• PROBLEMS AND TASKS
1 > Answer these questions from the article about the police raid on the Harte home:
(a) What did the officers say they were searching for while the search went on?
(b) What jobs had Bob and Addie Harte both held before?
(c) Which court ruled this week that the family could move forward in court?
2 > Extend the article about the police raid on the Harte home, picking up after its last sentence.

** Opening PASSAGE SHOWN block **

Wearing only gym shorts, the stocky 51-year-old left his wife in bed and shuffled downstairs. The solid front door had a small window carved at eye-level, one-foot-square. As he approached, Bob saw the porch was clogged with police officers. Immediately after opening the door, seven members of the Johnson County Sheriff’s Office (JCSO) pressed into the house brandishing guns and a battering ram. Bob found himself flat on floor, hands behind his head, his eyes locked on the boots of the officer standing over him with an AR-15 assault rifle. “Are there kids?” the officers were yelling. “Where are the kids?”
“And I’m laying there staring at this guy’s boots fearing for my kids’ lives, trying to tell them where my children are,” Harte recalled later in a deposition on July 9, 2015. “They are sending these guys with their guns drawn running upstairs to bust into my children’s house, bedroom, wake them out of bed.”
Harte’s wife, Addie, bolted downstairs with the children. Their son put his hands up when he saw the guns. The family of four were eventually placed on a couch as police continued to search the property. The officers would only say they were searching for narcotics.
Addie had a thought: It’s because of the hydroponic garden, she told her husband, they are looking for pot. No way, Harte said, correctly reasoning marijuana wasn’t a narcotic. And all this for pot?
But after two hours of fruitless search, the officers showed the Hartes a warrant. Indeed, the hunt was for marijuana. Addie and Bob were flabbergasted — all this for pot?
“You take the Constitution, the Bill of Rights, all the rights you expect to have — when they come in like that, the only right you have is not to get shot if you cooperate,” Harte told The Washington Post this week. “They open that door, your life is on the line.”
The April 20, 2012, raid would not furnish JCSO with the desired arrests and publicity (a news conference had already been planned for the afternoon). But it would cause considerable embarrassment. Not only were the Hartes upstanding citizens with clean records, they were also both former Central Intelligence Agency officers. And they were not marijuana growers. Rather, the quick-trigger suspicion of law enforcement had snagged on — it would later turn out — tea leaves and a struggling tomato plant.
The Hartes would eventually file a federal lawsuit against the county, city, and officers involved. And although a federal judge later threw out their claim, this week a three-judge panel on the U.S. Court of Appeals for the 10th Circuit ruled that the family could move forward in court. The decision has larger implications for Fourth Amendment litigation and legislation targeting badly behaving police officers.
The scorching judicial pronouncement blasted authorities for laziness and possible fabrication, the kind of overzealous police work that’s become a sometimes deadly facet of the drug war. And despite the sustained effort of the Obama administration to power down the law enforcement’s more quixotic battles with illicit substances, Attorney General Jeff Sessions has promised to reprioritize marijuana investigations. The Hartes case is a textbook reminder how that can be dangerous.

** Closing PASSAGE SHOWN block **
** Opening PROVIDED DATA block **

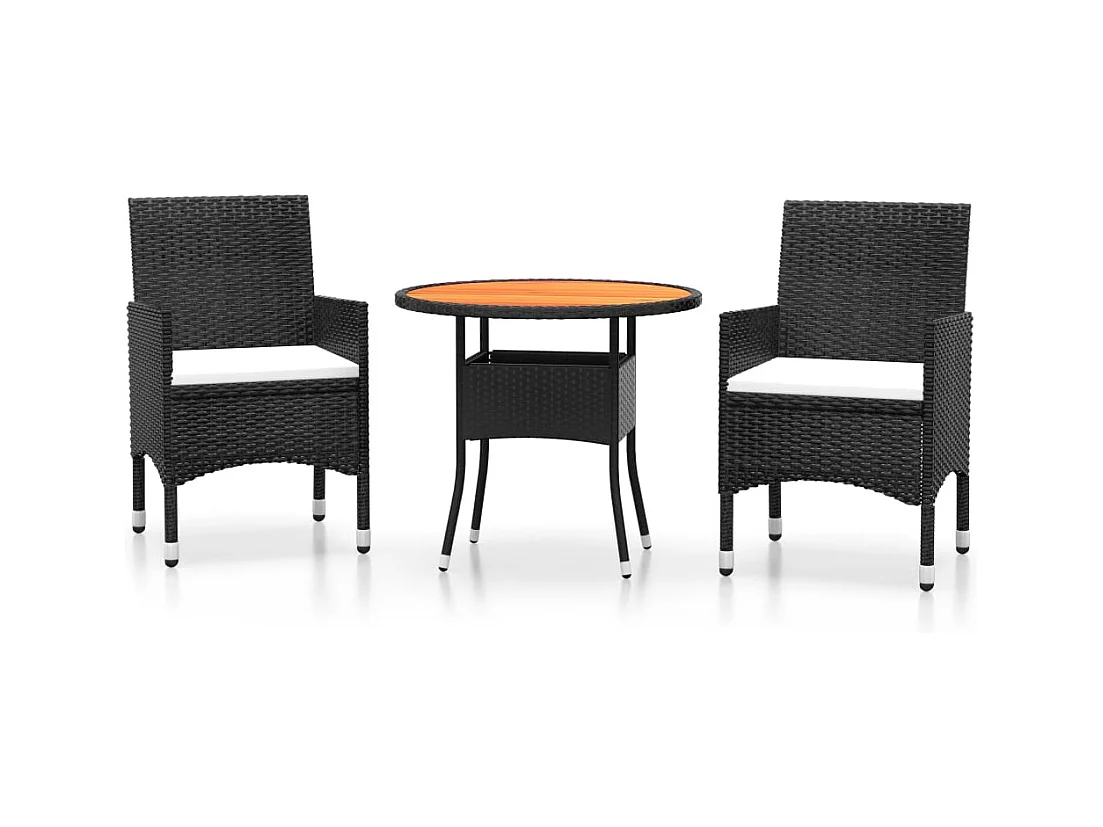 Ellira  Juego de comedor para jardín 3 piezas ratán sintético negro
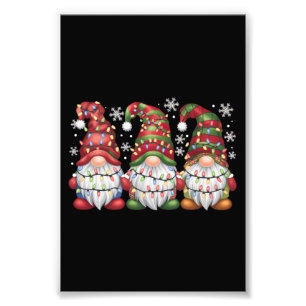 Impression Photo Trois Gnomes Buffalo à carreaux rouges de Noël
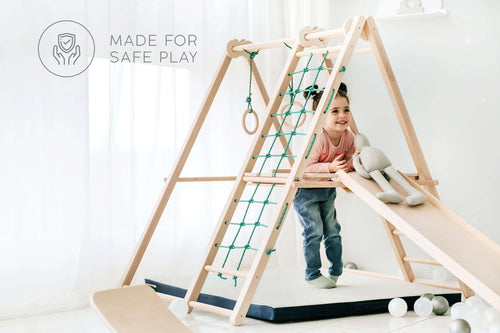 EZPlayToys Plush Play Mat child playing in jungle gym combination with playmat safely, smiling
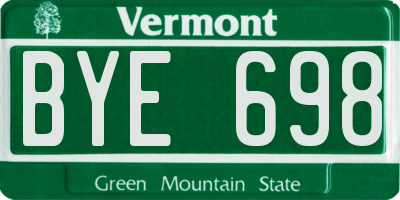 VT license plate BYE698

** Closing PROVIDED DATA block **

• OUTPUTS FOR THE TASKS
1 >
(a) Narcotics.
(b) They were both former Central Intelligence Agency officers.
(c) A three-judge panel on the U.S. Court of Appeals for the 10th Circuit.

2 >
“Our family will never be the same,” Addie told The Post. “If this can happen to us, everybody in the country needs to be afraid,” Bob added.
The events leading to the raid began a year earlier, according to court documents. Starting in 1997, Sgt. James Wingo of the Missouri State Highway Patrol started pulling surveillance shifts in the parking lots of hydroponic garden stores around the state. The project’s logic, as Wingo explained in a 2011 letter to other law enforcement agencies, was that the stores “sell items that are consistently found in indoor marijuana growing operations.” As customers came and went, Wingo would note their license plate information and enter names into a database.
In 2011, Wingo conceived of “Operation Constant Gardener.” In his letter to law enforcement, Wingo stated he would “supply your agency with the names of these customers that are within your jurisdiction. This will give your agency two weeks to initiate brief investigation” to “obtain probable cause for a search warrant.” Then, per Wingo’s plan, the various agencies would all strike on the same day — April 20. Wingo chose the timing due to the date’s association with marijuana: It was a date “celebrated in that community much as we celebrate Christmas.” Wingo promised the operation would be a “significant media event.”
The first series of “Operation Constant Gardener” raids were successful, and 30 agencies participated in the roundups. Fifty-two “indoor grows” were seized, according to court records. “The media coverage was 99% positive,” Wingo noted in an email to the agencies.
There was demand for a repeat in 2012. Thomas Reddin, a sergeant with the Johnson County Sheriff’s Office, emailed Wingo five months after the first raids asking about more joint operations on the upcoming April date. Wingo admitted in an email he didn’t have enough “new contacts to justify a full throttle 420 operation.” But the State Highway patrolman offered to share the names he did have with the county. On March 20, 2012, JCSO received the names from the garden store surveillance.
Bob Harte was among them.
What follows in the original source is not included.